— Objective —
Replace every "flat stone" in the listing below with "smooth slab" and write the listing out again with nothing else changed. Leave the pictures out.

* start Data shown *

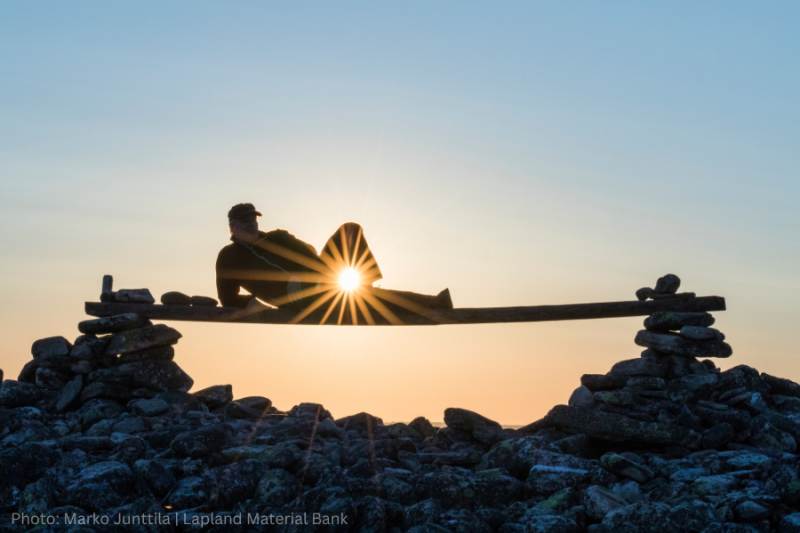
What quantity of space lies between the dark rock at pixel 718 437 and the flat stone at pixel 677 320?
197 centimetres

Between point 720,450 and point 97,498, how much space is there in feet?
24.5

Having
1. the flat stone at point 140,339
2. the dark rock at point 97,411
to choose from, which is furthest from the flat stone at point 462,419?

* end Data shown *

— Complete output —
What quantity of space lies between the dark rock at pixel 718 437 and the smooth slab at pixel 677 320?
197 centimetres

Between point 720,450 and point 97,498, how much space is there in feet?
24.5

Having
1. the smooth slab at point 140,339
2. the dark rock at point 97,411
to choose from, which is furthest from the smooth slab at point 462,419?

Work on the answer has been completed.